Pitts: The racoon relocation project
The average cartoon watching child in this country has been led to believe that the raccoon is a polite, intelligent, highly hygienic member of the animal kingdom. Well, I am here to tell you that pound for pound raccoons are the most devious, cunning and disgusting creatures on earth.
What Rocky Raccoon and Ranger Rick failed to convey to the kids is that raccoons tip over trash cans, walk in wet cement, dig up gardens and have been known to kill small dogs. For three months now I have been trying to keep them from digging for earth worms in my newly planted lawn.
I must admit that I first tried poison but I soon discovered that any poison that would give a field mouse a mild belly ache has been taken off the market. All I succeeded in doing, in putting out poisoned grain, was to attract four more families of coons. I could have tried to shoot the masked bandits but they work after business hours and I didn’t feel like staying up all night every night. Besides, I had more compassion than that.
So I borrowed a “Warm and Fuzzy, Humane, Safe and Easy Wild Animal Trap” from a neighboring rancher. They are so named because they take into consideration the welfare of the animal. And you don’t have to feel guilty about using the humane trap because you won’t catch anything anyway.
Oh, that’s not quite true. The first night I loaded up the trap with the recommended bait, dog food. Sure enough I caught the neighbor’s dog. The second night I switched to cat food and caught a cat. I quickly learned that the secret to using the trap was to stay up until all the other animals had gone to bed for the night and then put it out. This required staying up till 2 a.m.
For weeks I was foiled by the coons. I would wake early and rush to the window to see if we had caught any of the pests who were destroying my lawn. And every morning the results were the same. The bait would be gone, there would be several new holes in my lawn and the trap would be empty. The escape artists knew how to use the trap better than I did.
You can imagine the excitement in our house the morning we thought we caught our first Houdini of the night. The elation was short-lived however because it turned out to be a red fox who just happened to be in a very bad mood after having spent the night in cramped quarters and getting showered periodically by my automatic lawn sprinklers.

_REQUIREMENT_. From the column about raccoons, extract word for word the passage starting at "So I borrowed" and ending at "catch anything anyway.".

_DATA ROWS_.
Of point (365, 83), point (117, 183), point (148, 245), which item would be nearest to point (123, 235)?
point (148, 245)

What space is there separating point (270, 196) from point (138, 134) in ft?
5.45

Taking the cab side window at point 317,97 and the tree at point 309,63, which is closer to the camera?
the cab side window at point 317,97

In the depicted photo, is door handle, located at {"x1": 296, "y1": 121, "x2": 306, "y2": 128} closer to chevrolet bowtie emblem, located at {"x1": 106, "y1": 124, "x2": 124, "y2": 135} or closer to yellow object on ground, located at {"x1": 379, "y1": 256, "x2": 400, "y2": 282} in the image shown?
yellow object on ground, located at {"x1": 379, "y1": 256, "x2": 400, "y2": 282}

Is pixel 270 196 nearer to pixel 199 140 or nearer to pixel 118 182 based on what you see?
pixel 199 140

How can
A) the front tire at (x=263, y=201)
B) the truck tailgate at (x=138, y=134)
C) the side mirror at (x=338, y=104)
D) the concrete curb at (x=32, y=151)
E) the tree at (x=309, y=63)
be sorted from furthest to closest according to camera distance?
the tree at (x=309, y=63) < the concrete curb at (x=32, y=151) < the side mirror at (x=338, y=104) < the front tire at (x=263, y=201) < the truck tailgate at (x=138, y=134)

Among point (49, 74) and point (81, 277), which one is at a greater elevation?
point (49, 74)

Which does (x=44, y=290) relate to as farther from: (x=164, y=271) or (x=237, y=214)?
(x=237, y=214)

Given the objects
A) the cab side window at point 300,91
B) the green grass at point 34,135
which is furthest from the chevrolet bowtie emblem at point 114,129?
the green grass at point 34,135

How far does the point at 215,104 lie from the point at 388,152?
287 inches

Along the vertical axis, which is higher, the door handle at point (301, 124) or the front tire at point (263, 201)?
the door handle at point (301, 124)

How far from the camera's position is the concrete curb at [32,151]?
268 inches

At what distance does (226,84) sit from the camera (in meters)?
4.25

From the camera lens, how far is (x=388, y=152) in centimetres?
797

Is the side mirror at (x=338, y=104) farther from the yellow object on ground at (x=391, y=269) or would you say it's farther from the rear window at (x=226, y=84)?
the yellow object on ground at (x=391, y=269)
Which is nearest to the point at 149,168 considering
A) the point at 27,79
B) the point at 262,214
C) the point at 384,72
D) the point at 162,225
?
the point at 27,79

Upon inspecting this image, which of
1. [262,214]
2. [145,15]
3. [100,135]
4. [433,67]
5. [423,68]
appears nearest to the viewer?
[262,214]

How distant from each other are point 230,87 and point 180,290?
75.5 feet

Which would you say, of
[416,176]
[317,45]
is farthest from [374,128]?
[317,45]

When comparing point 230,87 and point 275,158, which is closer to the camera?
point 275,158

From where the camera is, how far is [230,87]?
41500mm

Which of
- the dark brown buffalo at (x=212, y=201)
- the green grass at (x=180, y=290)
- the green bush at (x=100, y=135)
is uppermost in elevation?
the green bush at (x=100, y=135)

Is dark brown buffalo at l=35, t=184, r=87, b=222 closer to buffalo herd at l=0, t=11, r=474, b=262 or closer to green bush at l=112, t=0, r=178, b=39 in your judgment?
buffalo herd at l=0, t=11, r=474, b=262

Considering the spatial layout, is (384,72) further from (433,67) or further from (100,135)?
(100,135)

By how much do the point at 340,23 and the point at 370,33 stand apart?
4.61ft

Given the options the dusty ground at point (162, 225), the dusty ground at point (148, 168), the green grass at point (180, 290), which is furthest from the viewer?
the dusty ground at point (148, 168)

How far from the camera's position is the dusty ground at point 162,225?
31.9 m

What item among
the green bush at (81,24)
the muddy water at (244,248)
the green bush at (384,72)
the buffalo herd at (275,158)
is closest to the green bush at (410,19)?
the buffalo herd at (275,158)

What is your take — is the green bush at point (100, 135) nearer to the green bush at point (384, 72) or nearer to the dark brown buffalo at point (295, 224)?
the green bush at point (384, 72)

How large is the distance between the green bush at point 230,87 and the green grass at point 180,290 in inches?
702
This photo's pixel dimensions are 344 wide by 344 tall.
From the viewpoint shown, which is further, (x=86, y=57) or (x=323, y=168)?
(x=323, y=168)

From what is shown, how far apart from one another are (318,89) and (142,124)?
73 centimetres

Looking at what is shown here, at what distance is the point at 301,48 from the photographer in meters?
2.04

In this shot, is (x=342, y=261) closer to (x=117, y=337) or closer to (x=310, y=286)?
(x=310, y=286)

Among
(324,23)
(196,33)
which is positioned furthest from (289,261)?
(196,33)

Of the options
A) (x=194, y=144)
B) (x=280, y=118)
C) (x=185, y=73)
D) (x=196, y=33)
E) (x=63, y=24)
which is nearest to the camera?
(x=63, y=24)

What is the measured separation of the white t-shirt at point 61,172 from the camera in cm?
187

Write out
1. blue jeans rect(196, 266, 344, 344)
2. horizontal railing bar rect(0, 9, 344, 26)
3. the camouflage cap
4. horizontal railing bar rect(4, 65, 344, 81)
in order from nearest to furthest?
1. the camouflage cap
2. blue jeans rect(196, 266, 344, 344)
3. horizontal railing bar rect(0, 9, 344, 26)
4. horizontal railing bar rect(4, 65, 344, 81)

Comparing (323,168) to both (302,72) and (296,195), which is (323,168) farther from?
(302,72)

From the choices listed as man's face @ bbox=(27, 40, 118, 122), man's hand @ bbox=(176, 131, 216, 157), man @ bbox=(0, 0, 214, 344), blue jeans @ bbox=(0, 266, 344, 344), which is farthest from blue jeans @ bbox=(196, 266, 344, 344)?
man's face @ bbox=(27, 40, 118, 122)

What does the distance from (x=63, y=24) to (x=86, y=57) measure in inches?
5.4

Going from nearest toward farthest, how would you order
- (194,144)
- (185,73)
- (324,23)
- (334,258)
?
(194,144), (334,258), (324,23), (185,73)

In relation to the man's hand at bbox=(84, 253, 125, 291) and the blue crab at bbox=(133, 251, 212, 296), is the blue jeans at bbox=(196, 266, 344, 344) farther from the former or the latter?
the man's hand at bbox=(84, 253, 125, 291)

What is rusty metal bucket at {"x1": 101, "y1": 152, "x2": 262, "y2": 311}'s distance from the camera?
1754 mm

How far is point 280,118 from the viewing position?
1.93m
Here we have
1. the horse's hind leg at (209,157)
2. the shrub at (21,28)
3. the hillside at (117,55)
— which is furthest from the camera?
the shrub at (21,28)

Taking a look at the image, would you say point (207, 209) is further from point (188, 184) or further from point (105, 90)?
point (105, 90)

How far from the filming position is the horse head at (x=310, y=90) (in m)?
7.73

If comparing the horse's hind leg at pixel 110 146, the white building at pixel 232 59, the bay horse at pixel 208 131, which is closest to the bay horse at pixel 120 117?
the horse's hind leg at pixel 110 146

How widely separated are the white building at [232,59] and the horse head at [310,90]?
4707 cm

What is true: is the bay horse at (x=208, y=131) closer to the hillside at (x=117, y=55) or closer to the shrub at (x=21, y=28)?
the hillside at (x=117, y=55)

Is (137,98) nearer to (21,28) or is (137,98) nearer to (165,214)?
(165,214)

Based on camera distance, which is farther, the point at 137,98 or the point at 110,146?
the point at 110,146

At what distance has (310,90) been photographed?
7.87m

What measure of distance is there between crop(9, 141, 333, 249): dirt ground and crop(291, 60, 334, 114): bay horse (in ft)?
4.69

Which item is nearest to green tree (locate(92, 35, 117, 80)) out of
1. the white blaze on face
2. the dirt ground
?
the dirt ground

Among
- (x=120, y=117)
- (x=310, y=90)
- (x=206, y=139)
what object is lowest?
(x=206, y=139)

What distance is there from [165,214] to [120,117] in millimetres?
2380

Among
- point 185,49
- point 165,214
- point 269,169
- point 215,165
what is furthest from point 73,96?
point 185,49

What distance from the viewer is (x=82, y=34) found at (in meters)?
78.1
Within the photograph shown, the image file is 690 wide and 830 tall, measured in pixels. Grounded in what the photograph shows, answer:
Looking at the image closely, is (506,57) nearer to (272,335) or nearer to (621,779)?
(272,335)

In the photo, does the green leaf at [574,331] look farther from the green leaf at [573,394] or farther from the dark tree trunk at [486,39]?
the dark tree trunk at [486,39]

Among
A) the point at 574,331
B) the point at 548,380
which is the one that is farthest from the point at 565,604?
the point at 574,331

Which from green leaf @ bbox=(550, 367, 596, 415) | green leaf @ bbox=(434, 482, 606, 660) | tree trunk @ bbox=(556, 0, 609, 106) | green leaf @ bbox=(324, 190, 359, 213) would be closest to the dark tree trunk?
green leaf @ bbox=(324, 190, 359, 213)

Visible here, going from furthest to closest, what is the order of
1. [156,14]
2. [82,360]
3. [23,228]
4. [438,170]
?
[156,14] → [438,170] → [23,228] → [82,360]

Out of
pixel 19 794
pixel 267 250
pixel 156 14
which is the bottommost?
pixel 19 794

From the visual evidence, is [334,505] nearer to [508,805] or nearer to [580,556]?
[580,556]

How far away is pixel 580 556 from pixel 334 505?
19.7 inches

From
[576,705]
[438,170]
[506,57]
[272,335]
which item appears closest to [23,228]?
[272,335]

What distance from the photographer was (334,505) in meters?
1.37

_OUTPUT_.
So I borrowed a “Warm and Fuzzy, Humane, Safe and Easy Wild Animal Trap” from a neighboring rancher. They are so named because they take into consideration the welfare of the animal. And you don’t have to feel guilty about using the humane trap because you won’t catch anything anyway.